SET TASK:
Count how many lines in the records below contain the word "water", and reply with the number alone.

━━━━━ DATA FOR THIS EXERCISE

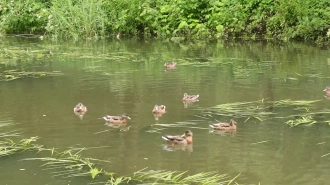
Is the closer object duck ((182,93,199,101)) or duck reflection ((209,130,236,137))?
duck reflection ((209,130,236,137))

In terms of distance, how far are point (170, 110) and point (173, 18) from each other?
14567 mm

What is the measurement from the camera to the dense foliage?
20.0 meters

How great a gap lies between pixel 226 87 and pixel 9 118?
13.7 ft

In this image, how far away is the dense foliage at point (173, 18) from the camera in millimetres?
19953

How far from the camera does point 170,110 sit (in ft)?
29.3

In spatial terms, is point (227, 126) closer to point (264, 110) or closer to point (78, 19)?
point (264, 110)

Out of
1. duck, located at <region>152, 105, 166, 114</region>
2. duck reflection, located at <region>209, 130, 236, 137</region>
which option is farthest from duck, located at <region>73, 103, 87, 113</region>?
duck reflection, located at <region>209, 130, 236, 137</region>

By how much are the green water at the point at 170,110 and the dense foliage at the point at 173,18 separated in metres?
2.98

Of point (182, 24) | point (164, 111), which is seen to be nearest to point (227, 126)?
point (164, 111)

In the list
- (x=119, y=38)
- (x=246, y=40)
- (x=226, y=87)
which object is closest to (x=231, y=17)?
(x=246, y=40)

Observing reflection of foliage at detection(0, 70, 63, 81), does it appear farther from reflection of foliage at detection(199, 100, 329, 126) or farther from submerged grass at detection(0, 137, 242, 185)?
submerged grass at detection(0, 137, 242, 185)

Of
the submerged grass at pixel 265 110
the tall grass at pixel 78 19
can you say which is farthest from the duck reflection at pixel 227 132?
the tall grass at pixel 78 19

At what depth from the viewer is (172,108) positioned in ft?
29.9

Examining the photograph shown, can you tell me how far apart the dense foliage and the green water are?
9.78ft
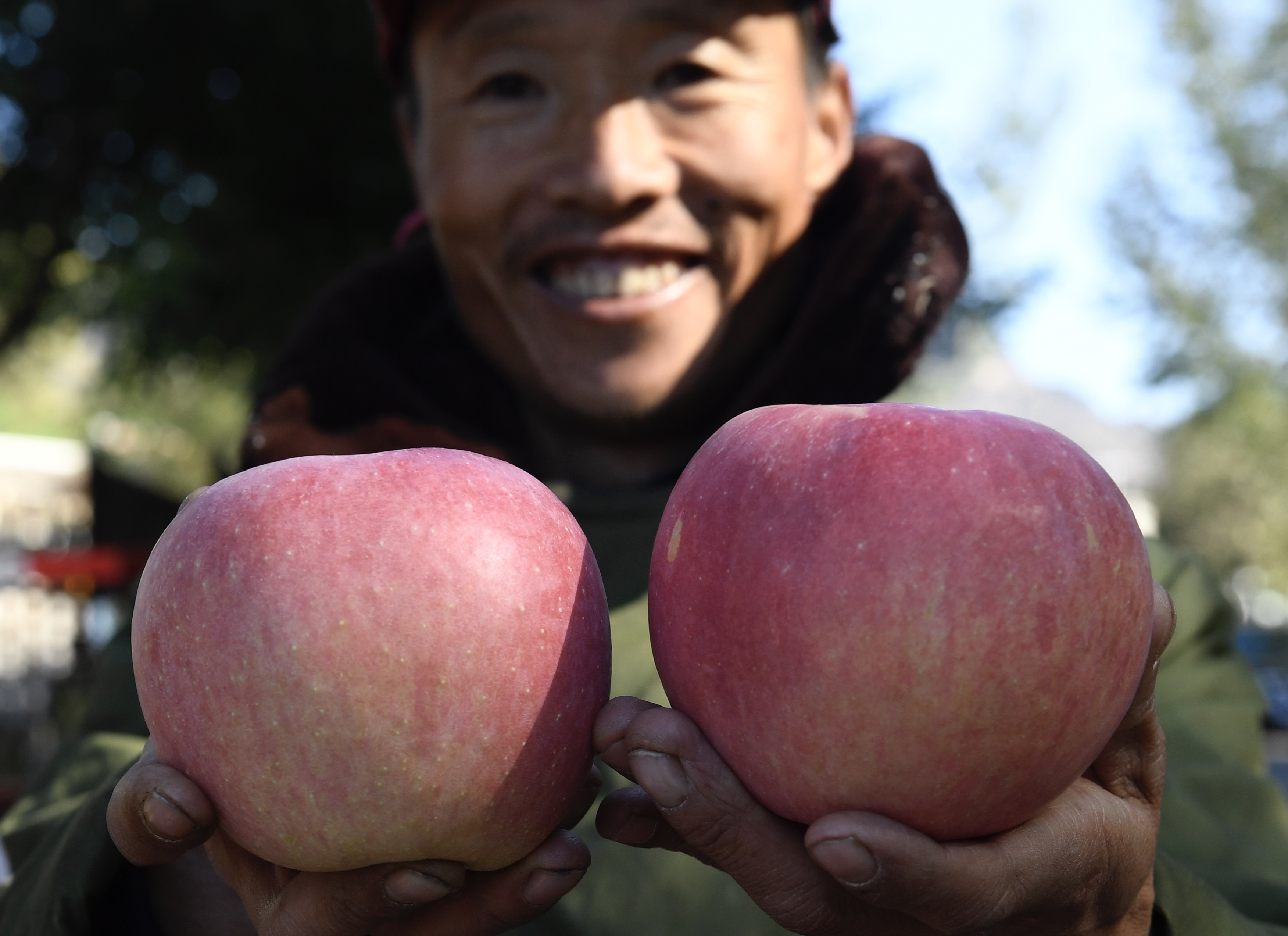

━━━━━━━━━━

WRITTEN RESPONSE:
2